*What to produce*
Please output exactly the run of lines that starts at the line with "From the listed" and ends at the last line of the records below.

*Recorded data*
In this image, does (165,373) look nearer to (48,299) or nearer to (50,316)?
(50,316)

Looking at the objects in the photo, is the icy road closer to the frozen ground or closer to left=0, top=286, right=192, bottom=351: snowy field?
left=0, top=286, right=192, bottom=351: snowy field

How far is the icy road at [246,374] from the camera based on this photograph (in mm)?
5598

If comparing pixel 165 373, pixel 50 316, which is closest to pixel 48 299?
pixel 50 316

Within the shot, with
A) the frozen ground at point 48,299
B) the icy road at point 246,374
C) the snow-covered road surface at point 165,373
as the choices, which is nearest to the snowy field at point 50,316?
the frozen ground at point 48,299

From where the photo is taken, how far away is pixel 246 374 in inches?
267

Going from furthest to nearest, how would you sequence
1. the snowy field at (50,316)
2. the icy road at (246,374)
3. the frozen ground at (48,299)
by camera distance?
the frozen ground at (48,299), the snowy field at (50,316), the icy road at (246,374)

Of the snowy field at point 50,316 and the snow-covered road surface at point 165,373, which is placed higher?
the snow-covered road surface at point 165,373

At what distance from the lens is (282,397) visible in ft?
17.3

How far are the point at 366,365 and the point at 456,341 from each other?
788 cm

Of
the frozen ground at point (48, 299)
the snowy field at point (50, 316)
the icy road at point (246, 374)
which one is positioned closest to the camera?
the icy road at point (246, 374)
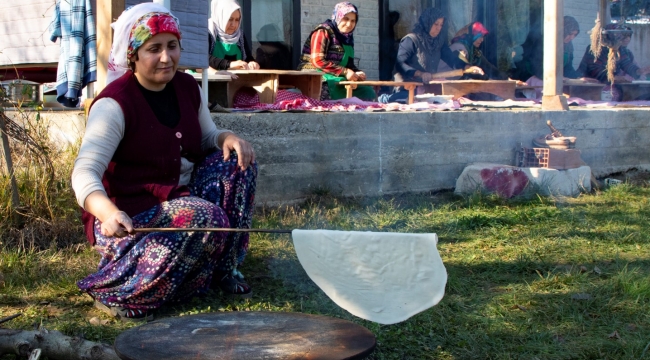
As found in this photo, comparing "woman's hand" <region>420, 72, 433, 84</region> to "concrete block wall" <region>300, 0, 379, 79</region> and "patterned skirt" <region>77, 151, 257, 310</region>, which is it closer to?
"concrete block wall" <region>300, 0, 379, 79</region>

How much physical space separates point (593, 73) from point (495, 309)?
9222 mm

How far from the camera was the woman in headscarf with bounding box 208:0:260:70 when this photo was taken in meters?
7.48

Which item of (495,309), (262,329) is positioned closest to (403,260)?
(262,329)

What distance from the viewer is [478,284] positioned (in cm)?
406

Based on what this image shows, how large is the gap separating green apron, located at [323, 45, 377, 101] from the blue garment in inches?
129

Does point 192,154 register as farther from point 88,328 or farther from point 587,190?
point 587,190

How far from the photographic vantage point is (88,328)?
330 cm

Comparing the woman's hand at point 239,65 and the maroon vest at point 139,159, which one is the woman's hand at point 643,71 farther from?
the maroon vest at point 139,159

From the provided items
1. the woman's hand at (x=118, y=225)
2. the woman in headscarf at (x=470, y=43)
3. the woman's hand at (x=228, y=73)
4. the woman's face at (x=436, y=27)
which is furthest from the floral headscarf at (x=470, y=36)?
the woman's hand at (x=118, y=225)

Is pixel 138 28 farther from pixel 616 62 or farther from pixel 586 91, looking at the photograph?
pixel 616 62

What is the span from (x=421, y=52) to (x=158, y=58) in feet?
22.5

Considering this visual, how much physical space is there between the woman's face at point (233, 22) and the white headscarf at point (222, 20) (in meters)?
0.03

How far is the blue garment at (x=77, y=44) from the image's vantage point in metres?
5.70

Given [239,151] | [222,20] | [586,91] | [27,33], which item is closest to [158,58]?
[239,151]
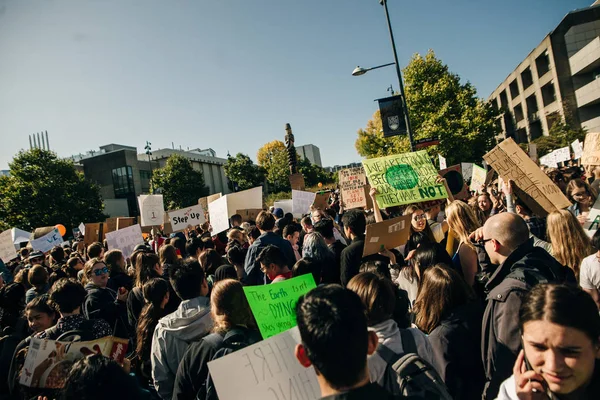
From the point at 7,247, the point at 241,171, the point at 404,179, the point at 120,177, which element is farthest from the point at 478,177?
the point at 241,171

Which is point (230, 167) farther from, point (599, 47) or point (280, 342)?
point (280, 342)

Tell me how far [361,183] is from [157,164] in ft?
188

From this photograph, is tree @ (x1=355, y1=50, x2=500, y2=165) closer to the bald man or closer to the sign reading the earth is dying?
the sign reading the earth is dying

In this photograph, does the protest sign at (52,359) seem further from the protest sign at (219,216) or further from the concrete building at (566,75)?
the concrete building at (566,75)

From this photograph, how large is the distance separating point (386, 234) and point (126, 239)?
6.72 metres

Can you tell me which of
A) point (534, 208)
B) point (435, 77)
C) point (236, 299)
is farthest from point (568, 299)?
point (435, 77)

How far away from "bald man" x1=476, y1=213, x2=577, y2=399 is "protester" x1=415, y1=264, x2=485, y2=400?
0.12 meters

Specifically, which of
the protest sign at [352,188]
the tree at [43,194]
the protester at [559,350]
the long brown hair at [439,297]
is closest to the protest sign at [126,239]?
the protest sign at [352,188]

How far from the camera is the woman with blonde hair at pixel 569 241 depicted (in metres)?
3.53

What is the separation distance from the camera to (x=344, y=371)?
1.48m

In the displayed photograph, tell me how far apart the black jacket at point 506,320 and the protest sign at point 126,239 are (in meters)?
8.02

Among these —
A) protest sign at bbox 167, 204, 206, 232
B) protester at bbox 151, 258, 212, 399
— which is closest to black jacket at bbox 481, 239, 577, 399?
protester at bbox 151, 258, 212, 399

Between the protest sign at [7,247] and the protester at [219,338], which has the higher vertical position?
the protest sign at [7,247]

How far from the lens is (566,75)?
116 feet
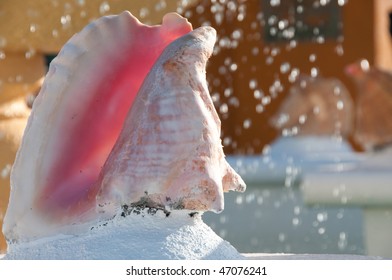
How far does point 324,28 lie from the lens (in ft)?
18.3

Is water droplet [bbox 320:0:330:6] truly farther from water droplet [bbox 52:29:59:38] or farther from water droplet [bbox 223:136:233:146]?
water droplet [bbox 52:29:59:38]

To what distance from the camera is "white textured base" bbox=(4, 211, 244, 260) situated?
81cm

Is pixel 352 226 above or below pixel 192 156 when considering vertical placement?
below

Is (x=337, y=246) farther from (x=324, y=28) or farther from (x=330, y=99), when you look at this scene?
(x=324, y=28)

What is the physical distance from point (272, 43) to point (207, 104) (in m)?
4.82

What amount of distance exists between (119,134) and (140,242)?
108 mm

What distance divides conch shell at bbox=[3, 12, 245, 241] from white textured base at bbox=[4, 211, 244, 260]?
0.05ft

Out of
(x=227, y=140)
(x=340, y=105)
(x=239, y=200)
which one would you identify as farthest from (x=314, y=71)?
(x=239, y=200)

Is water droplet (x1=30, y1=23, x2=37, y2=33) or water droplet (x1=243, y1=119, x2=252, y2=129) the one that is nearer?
water droplet (x1=30, y1=23, x2=37, y2=33)

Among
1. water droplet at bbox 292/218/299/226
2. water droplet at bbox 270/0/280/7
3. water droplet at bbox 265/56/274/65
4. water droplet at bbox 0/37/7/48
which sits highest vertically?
water droplet at bbox 0/37/7/48

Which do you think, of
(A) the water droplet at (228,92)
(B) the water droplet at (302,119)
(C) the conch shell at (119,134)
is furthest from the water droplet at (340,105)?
(C) the conch shell at (119,134)

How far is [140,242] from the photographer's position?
81 centimetres

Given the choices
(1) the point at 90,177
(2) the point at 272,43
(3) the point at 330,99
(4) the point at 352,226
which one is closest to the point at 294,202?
(4) the point at 352,226

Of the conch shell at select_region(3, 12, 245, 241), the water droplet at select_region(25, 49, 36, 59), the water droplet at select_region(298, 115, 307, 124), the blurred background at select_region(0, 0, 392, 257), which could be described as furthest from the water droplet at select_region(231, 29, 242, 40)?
the conch shell at select_region(3, 12, 245, 241)
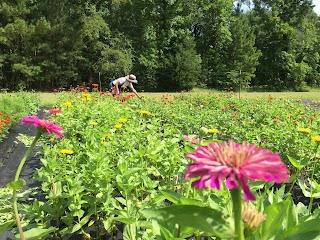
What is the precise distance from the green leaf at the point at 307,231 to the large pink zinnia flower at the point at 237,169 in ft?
1.03

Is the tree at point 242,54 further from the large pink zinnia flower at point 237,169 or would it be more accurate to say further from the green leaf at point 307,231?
the large pink zinnia flower at point 237,169

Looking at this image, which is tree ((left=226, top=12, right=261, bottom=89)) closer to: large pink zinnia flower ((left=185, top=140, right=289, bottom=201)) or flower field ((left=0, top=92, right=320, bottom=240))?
flower field ((left=0, top=92, right=320, bottom=240))

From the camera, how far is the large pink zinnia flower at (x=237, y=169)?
0.51 meters

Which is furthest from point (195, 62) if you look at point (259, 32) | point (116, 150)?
point (116, 150)

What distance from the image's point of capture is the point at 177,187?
2.18m

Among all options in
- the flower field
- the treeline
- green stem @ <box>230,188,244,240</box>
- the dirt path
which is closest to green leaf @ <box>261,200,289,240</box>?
the flower field

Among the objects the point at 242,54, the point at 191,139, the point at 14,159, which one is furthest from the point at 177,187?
the point at 242,54

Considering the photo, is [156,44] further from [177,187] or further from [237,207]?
[237,207]

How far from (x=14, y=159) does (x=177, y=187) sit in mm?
2392

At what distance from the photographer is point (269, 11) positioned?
27203 mm

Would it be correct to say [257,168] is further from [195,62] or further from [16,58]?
[195,62]

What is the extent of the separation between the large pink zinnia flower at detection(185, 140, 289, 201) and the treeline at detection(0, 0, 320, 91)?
19078mm

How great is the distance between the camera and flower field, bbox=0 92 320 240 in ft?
1.83

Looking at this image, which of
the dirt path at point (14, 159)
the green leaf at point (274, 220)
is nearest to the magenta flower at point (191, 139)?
the green leaf at point (274, 220)
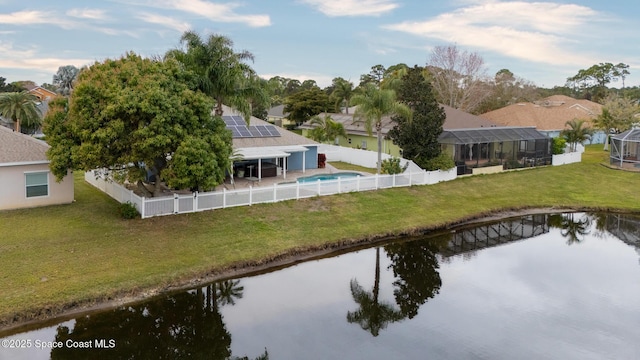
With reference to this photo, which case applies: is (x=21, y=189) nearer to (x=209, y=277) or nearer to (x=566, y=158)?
(x=209, y=277)

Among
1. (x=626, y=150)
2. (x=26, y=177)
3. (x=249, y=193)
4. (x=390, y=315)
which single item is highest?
(x=626, y=150)

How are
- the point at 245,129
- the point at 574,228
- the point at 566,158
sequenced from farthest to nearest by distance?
the point at 566,158 → the point at 245,129 → the point at 574,228

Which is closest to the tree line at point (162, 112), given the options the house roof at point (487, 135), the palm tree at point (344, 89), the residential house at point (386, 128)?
the house roof at point (487, 135)

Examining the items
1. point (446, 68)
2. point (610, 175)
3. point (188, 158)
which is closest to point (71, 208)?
point (188, 158)

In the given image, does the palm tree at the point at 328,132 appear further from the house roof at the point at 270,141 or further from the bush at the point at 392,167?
the bush at the point at 392,167

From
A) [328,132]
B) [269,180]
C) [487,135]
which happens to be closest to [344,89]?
[328,132]

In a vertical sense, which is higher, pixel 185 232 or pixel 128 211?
pixel 128 211

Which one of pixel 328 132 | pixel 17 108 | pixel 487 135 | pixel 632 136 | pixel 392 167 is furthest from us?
pixel 328 132

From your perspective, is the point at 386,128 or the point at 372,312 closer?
the point at 372,312
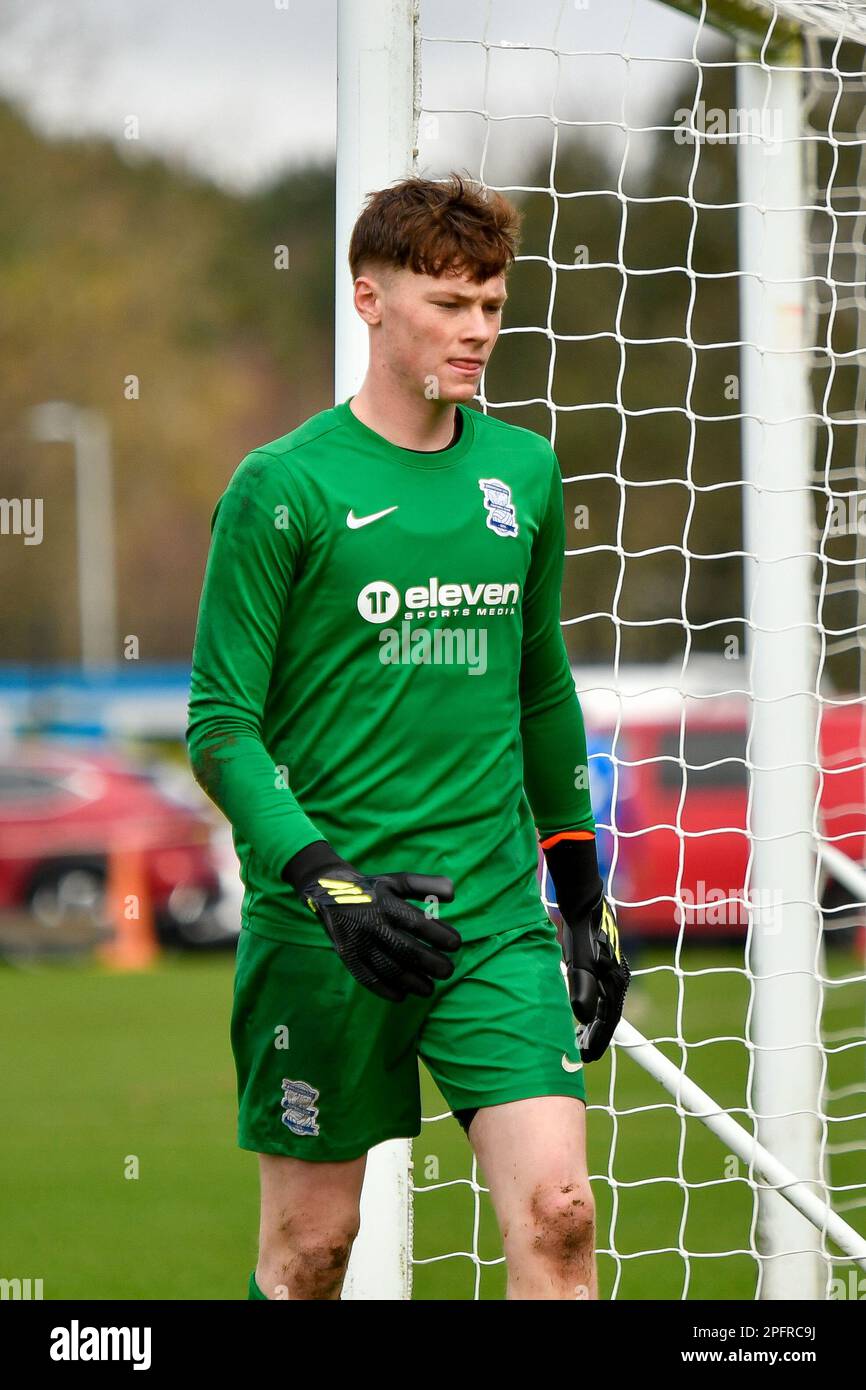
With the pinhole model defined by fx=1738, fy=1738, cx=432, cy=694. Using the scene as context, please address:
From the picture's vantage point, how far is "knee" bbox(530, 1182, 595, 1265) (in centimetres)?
272

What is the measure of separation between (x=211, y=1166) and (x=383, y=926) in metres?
4.73

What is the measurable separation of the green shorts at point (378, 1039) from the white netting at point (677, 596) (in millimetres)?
932

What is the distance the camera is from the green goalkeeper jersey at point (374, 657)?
2826mm

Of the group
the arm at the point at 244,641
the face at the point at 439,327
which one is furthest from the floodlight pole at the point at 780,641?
the arm at the point at 244,641

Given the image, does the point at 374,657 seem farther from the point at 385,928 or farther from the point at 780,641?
the point at 780,641

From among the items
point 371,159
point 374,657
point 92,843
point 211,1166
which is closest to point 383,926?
point 374,657

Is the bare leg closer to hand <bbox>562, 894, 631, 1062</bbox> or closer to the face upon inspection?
hand <bbox>562, 894, 631, 1062</bbox>

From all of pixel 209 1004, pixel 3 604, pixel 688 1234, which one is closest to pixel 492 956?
pixel 688 1234

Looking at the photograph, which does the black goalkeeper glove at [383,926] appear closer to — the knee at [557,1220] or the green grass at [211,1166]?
the knee at [557,1220]

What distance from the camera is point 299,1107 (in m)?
2.97

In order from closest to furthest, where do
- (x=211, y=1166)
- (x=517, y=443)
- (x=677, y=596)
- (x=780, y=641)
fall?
(x=517, y=443) < (x=780, y=641) < (x=211, y=1166) < (x=677, y=596)

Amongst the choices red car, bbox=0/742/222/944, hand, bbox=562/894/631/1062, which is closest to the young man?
hand, bbox=562/894/631/1062

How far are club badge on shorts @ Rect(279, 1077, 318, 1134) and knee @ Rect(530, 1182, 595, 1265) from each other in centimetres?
44
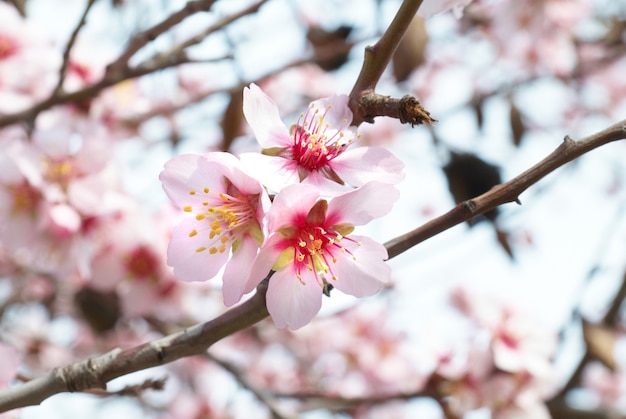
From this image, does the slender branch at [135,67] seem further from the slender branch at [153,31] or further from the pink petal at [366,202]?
the pink petal at [366,202]

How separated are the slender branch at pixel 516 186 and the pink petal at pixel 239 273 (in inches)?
6.5

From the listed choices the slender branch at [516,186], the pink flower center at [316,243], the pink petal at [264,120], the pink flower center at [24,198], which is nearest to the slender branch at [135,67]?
the pink flower center at [24,198]

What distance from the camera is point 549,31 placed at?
2.85 meters

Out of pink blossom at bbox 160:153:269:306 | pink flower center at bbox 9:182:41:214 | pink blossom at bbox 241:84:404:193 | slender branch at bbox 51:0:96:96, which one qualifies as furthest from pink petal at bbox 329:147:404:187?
pink flower center at bbox 9:182:41:214

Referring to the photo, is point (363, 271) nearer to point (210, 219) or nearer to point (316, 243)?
point (316, 243)

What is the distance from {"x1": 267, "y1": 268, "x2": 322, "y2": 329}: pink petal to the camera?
0.72m

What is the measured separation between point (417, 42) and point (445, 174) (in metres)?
0.32

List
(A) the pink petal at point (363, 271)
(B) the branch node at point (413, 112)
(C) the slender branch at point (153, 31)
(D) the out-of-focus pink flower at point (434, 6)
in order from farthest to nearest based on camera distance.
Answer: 1. (C) the slender branch at point (153, 31)
2. (D) the out-of-focus pink flower at point (434, 6)
3. (A) the pink petal at point (363, 271)
4. (B) the branch node at point (413, 112)

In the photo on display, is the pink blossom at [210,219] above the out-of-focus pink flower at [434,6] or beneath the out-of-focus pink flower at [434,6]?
beneath

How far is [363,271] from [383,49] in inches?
9.2

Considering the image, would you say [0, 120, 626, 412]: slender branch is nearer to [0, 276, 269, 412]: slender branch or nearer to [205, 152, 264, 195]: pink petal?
[0, 276, 269, 412]: slender branch

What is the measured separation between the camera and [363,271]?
756mm

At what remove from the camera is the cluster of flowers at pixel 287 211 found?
726mm

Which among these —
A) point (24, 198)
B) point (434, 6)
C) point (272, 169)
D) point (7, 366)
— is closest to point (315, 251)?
point (272, 169)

*Complete response*
From the listed choices the slender branch at [516,186], the pink flower center at [316,243], the pink petal at [264,120], the pink flower center at [24,198], which is nearest to the slender branch at [135,67]?
the pink flower center at [24,198]

What distance from the camera is point 549,31 placed at?
2.85 meters

Out of pink blossom at bbox 160:153:269:306 | pink flower center at bbox 9:182:41:214 | pink blossom at bbox 241:84:404:193 | slender branch at bbox 51:0:96:96, which one qualifies as furthest from pink petal at bbox 329:147:404:187?
pink flower center at bbox 9:182:41:214

Referring to the photo, is point (363, 271) nearer to point (210, 219) or nearer to point (316, 243)?
point (316, 243)

What is the distance from {"x1": 267, "y1": 268, "x2": 322, "y2": 329}: pink petal to the camera?
0.72m

What is the measured separation between point (417, 42) and point (445, 174) (in metres)?
0.32

List
(A) the pink petal at point (363, 271)
(B) the branch node at point (413, 112)
(C) the slender branch at point (153, 31)
(D) the out-of-focus pink flower at point (434, 6)
in order from farthest to nearest based on camera distance.
Answer: 1. (C) the slender branch at point (153, 31)
2. (D) the out-of-focus pink flower at point (434, 6)
3. (A) the pink petal at point (363, 271)
4. (B) the branch node at point (413, 112)

In the photo on display, is the pink blossom at [210,219] above the out-of-focus pink flower at [434,6] or beneath the out-of-focus pink flower at [434,6]?
beneath

How far is [363,271] from [383,49] in inches?
9.2

Considering the image, would you say [0, 120, 626, 412]: slender branch is nearer to [0, 276, 269, 412]: slender branch or nearer to [205, 152, 264, 195]: pink petal?
[0, 276, 269, 412]: slender branch

What is the measured separation between the camera and [363,271]?
756mm

At what remove from the camera is the cluster of flowers at pixel 287 211 found?
726mm

Which among these —
A) point (24, 198)
B) point (434, 6)
C) point (272, 169)
D) point (7, 366)
— is closest to point (315, 251)?
point (272, 169)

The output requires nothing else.